As `path_notebook` was set to the path of this notebook, `readdir()` without an argument does exactly the same.  

In [None]:
readdir()              # relative path    

As you can see, an absolute path is quite long, annoying to deal with and depends on your machine and operation system.  Therefore, if possible you should always work with relative paths, as they are smaller and easily portable.

If you want to create a folder, you can use the `mkpath()` function which creates folder(s) at the given path. 

In [None]:
mkpath("test_folder1")
mkpath("test_folder2/sub_folder/data")

In [None]:
readdir()

The return value of `readdir()` has changed because you have created the folders `test_folder1` and `test_folder2` inside your notebook folder. To see what's inside `test_folder` you can use its relative path as argument for `readdir()`.

In [None]:
readdir("test_folder1")

`test_folder1` is emtpy. 

In [None]:
readdir("test_folder2/")

In [None]:
readdir("test_folder2/sub_folder/")

`test_folder2` contains the folder `subfolder` which itself contains the folder `data`.

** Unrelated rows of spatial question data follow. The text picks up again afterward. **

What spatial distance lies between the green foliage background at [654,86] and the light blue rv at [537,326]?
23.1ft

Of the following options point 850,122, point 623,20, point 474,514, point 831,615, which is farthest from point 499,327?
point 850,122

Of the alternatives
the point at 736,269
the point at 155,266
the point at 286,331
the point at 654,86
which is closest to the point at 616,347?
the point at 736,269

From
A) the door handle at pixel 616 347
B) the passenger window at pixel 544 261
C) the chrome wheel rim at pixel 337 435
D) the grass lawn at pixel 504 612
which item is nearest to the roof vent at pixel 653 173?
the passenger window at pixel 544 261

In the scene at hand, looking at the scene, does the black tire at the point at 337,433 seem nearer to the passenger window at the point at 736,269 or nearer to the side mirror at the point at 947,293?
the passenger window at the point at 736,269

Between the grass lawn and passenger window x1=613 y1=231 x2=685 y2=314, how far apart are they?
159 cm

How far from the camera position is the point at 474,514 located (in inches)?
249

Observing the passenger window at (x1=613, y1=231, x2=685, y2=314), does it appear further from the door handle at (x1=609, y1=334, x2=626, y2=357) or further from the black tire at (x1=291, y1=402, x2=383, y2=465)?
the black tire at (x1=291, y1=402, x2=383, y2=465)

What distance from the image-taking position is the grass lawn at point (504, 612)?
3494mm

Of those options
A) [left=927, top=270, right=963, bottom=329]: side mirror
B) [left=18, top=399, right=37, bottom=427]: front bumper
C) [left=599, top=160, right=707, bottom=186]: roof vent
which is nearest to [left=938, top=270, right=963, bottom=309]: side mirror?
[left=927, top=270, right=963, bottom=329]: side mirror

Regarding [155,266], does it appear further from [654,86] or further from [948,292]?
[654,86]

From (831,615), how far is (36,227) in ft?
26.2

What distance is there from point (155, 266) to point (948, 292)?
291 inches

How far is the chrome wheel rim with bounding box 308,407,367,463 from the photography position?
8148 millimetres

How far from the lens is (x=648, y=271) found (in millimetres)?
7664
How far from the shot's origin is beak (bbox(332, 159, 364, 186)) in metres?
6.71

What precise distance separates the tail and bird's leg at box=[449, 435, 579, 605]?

#### Note: The slash or backslash question
If you are using this notebook on Windows, `pwd()` has probably returned paths similar to this one: `"C:\\Users\\hanswurst\\sfw_stuff\\Julia_course\\Part_7_File_Management"` with `\\` instead of `/` . Therefore, you could use double backslashes instead of slashes in your code as well. On Windows this would work perfectly fine, but as soon as you use the same notebook on Linux or Mac, everything would break. Therefore, we strongly advice you to always use slashes `/`  as they work everywhere. 



If you want to delete a file or an empty folder, you can use the `rm()` function. 

In [None]:
rm("test_folder1")

If you want to delete a folder that is not empty you get an error message. 

In [None]:
rm("test_folder2")

To remove a folder together with all files/subfolders inside, you can add the keyword argument `recursive = true`.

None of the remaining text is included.